TASK INPUT.
::::::
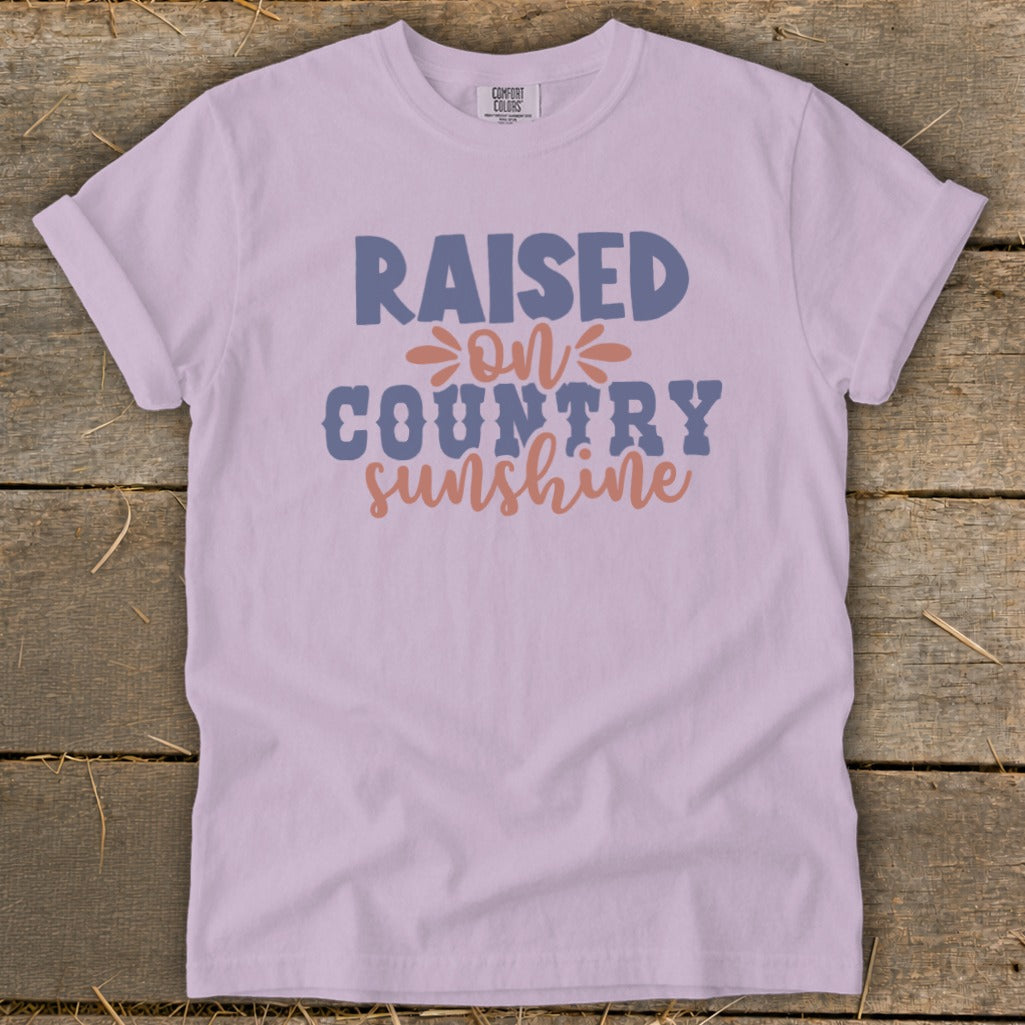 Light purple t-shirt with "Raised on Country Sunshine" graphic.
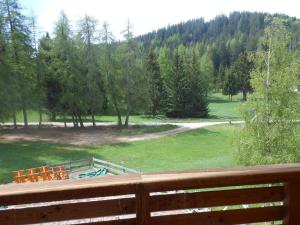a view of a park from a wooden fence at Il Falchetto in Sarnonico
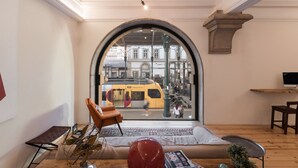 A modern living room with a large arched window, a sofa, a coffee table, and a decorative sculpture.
::::::
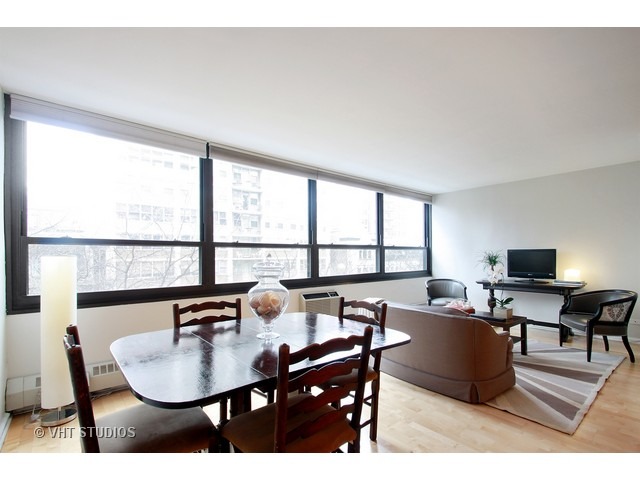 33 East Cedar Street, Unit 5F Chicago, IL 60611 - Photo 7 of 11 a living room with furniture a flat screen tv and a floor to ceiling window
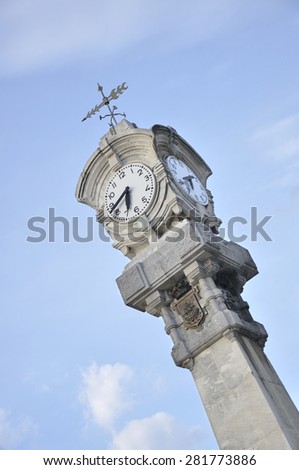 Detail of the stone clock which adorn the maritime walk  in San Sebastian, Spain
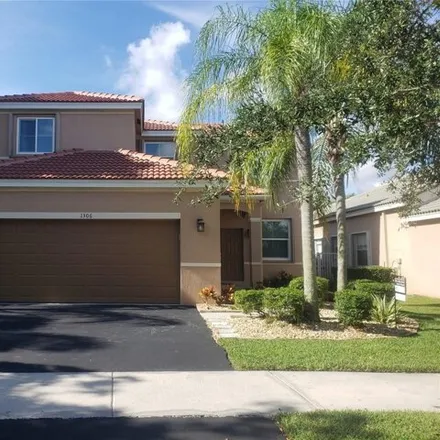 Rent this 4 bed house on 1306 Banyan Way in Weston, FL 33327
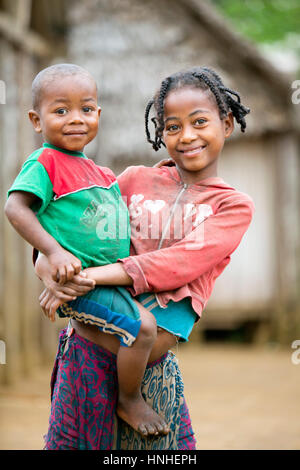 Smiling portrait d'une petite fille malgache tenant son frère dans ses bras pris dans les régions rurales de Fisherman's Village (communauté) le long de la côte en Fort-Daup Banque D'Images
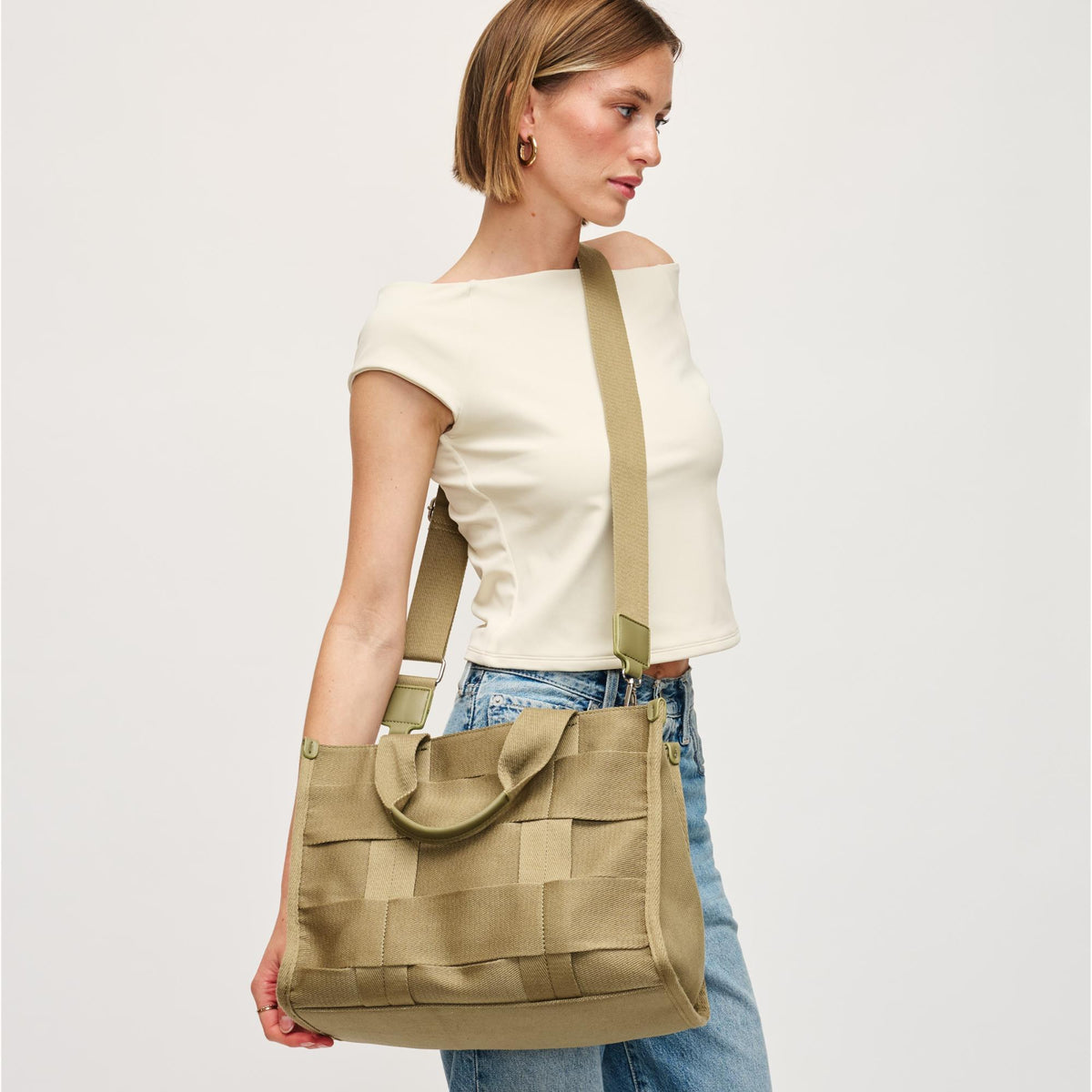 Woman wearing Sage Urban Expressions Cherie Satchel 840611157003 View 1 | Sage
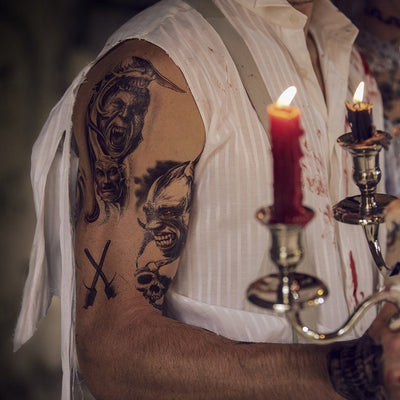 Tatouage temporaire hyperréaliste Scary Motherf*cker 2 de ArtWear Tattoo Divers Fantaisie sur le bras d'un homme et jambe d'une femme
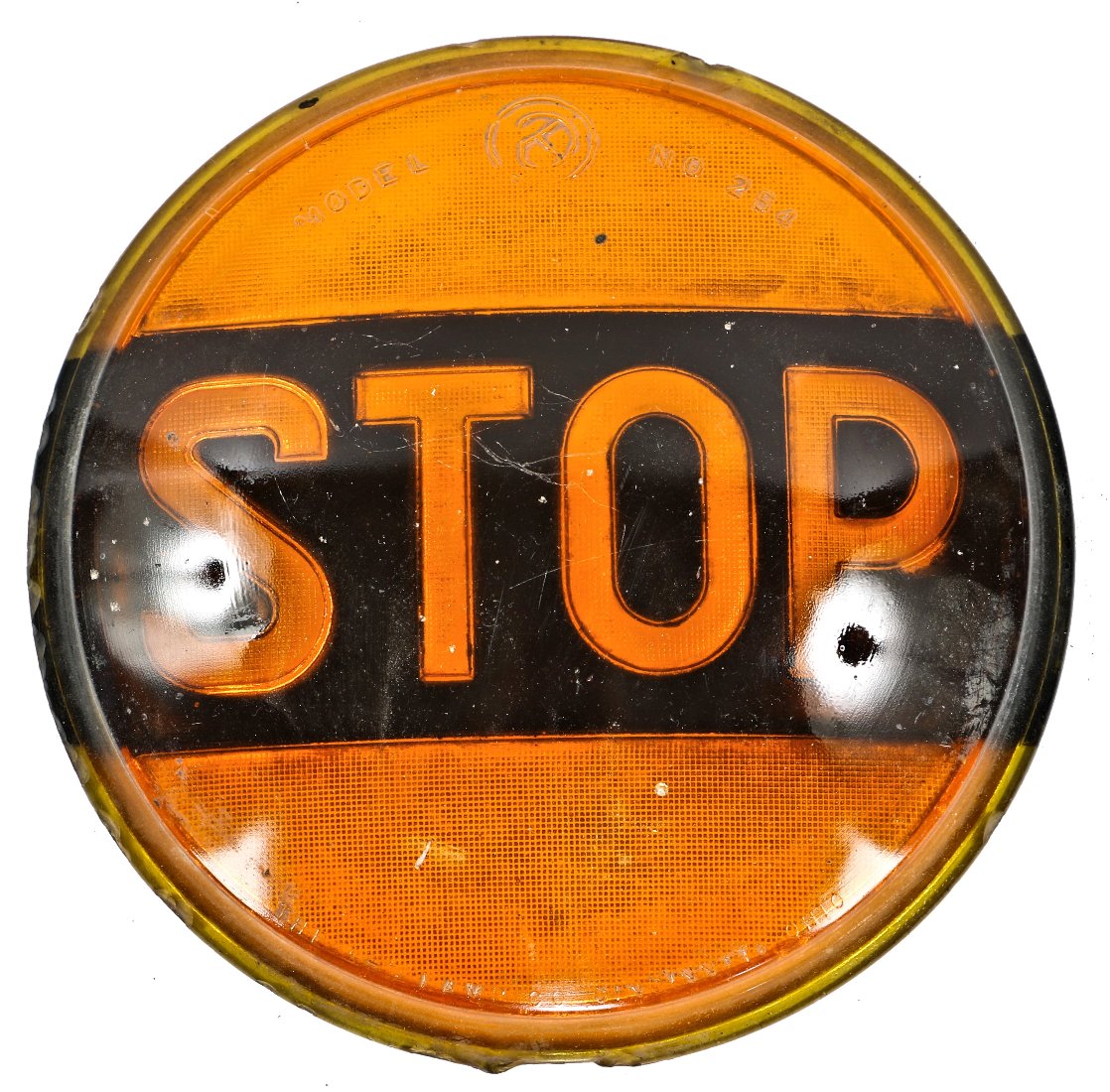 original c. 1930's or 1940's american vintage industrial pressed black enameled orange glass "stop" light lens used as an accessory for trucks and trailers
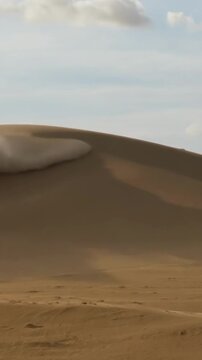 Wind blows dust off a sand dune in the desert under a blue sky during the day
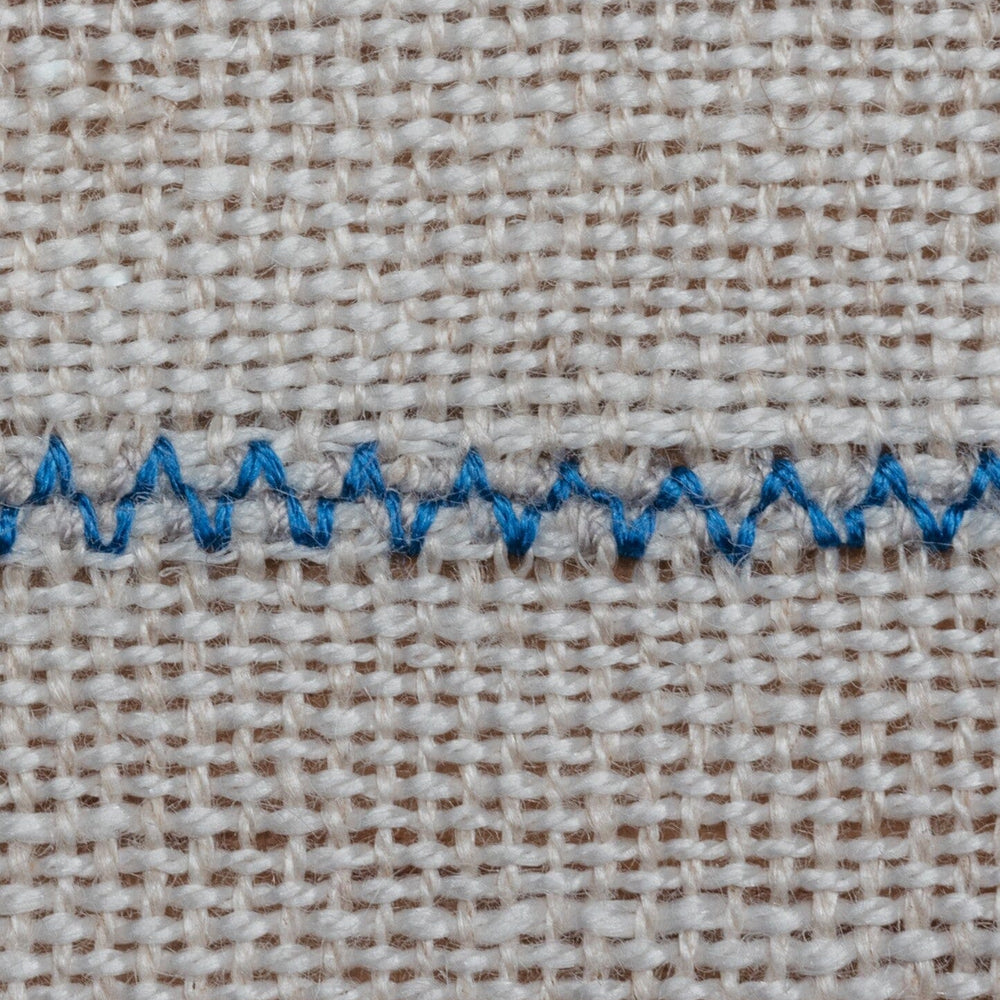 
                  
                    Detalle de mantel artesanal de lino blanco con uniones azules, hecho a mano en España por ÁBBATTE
::::::
AIM OF THE EXERCISE. Return the material from the line containing "Light purple t-shirt" through the line containing "A modern living", both included, reproducing each line word for word. Leave the picture markers out of your answer.

SOLVED EXERCISE.
 Light purple t-shirt with "Raised on Country Sunshine" graphic.
a view of a park from a wooden fence at Il Falchetto in Sarnonico
 A modern living room with a large arched window, a sofa, a coffee table, and a decorative sculpture.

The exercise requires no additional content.